Not strong enough, not loud enough

01/29/2021   Read time: 10 min

“If we fail as civil society on Covid-19 it will take us many decades to recover.” South African human rights activist Mark Heywood on the global health crisis and the need of activism from the ground.

Sometimes an event only becomes an anniversary in the course of history. January 30, 2020, is one of those. Hardly noticed by the European public, Tedros Adhanom Ghebreyesus, Director General of the World Health Organization (WHO), declared an international health emergency exactly one year ago because of the spread of Covid-19. This was a bold move, as the WHO had repeatedly been accused of scaremongering. A year ago, 8,100 people had been infected with the coronavirus. In the meantime, the number has risen to 101,605,084.

medico:After a long period of hope that African countries would be spared from the Covid-19 pandemic, news are now reaching us of rising infection rates and overburdened hospitals mainly in South Africa. Could you describe the current situation?
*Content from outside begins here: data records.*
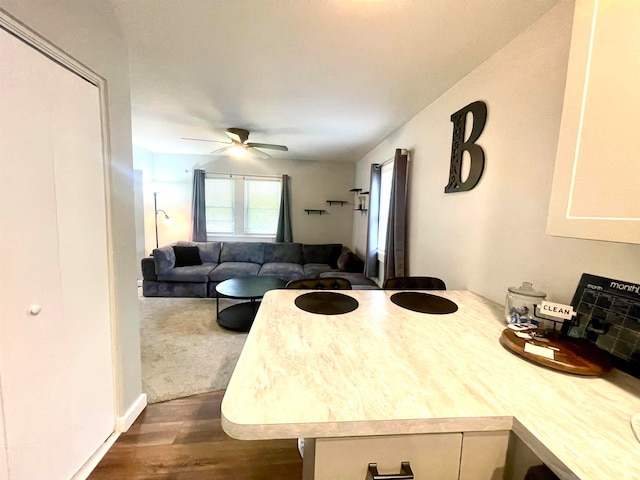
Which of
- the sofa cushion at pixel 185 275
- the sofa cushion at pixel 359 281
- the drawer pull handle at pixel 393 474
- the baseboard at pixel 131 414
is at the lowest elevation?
the baseboard at pixel 131 414

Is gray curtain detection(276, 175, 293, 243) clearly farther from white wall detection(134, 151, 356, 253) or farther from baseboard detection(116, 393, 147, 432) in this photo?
baseboard detection(116, 393, 147, 432)

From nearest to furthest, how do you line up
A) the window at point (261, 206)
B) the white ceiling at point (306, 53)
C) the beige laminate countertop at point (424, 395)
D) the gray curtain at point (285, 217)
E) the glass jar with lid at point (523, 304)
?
the beige laminate countertop at point (424, 395) < the glass jar with lid at point (523, 304) < the white ceiling at point (306, 53) < the gray curtain at point (285, 217) < the window at point (261, 206)

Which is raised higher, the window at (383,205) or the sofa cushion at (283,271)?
the window at (383,205)

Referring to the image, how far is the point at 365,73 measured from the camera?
191 centimetres

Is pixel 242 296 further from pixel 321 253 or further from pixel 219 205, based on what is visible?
pixel 219 205

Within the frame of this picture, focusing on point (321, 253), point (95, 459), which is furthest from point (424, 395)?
point (321, 253)

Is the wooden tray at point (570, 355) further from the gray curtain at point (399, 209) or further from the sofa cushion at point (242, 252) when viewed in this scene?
the sofa cushion at point (242, 252)

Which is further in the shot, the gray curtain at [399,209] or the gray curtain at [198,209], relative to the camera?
the gray curtain at [198,209]

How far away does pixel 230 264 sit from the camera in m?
4.66

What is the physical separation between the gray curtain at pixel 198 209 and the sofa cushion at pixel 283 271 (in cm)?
148

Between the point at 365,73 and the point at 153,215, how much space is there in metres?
4.73

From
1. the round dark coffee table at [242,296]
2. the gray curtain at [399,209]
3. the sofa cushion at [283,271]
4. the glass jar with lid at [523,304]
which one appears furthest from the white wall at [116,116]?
the sofa cushion at [283,271]

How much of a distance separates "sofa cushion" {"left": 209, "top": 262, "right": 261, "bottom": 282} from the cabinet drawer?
385cm

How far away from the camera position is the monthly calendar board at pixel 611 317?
0.85 metres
Mark Heywood: Well correct. In the so called first wave most of Africa was relatively mildly affected by Covid-19. People had expected, that because of our weak health systems, because of tuberculosis, because of HIV, because of the other epidemics, that once Covid-19 reaches Africa we would be hit really hard. But and we still don’t understand completely why, we weren’t during the first wave. Many African countries are now in the middle of the second wave and it proved to be very much worse than the first wave. In South Africa we have reached officially about 40 000 deaths. The death rate compared to what is normal is now 110 00 people higher since the epidemic began. Which means that South Africa is, I think, as bad as the UK. When it comes to mortality its comparable with the United States or Brazil. So we really are in a desperate Situation. Our health care workers are exhausted. We are losing many health care workers including many that have years and decades of experience in the health care system. So when eventually this pandemic is over the toll will be enormous.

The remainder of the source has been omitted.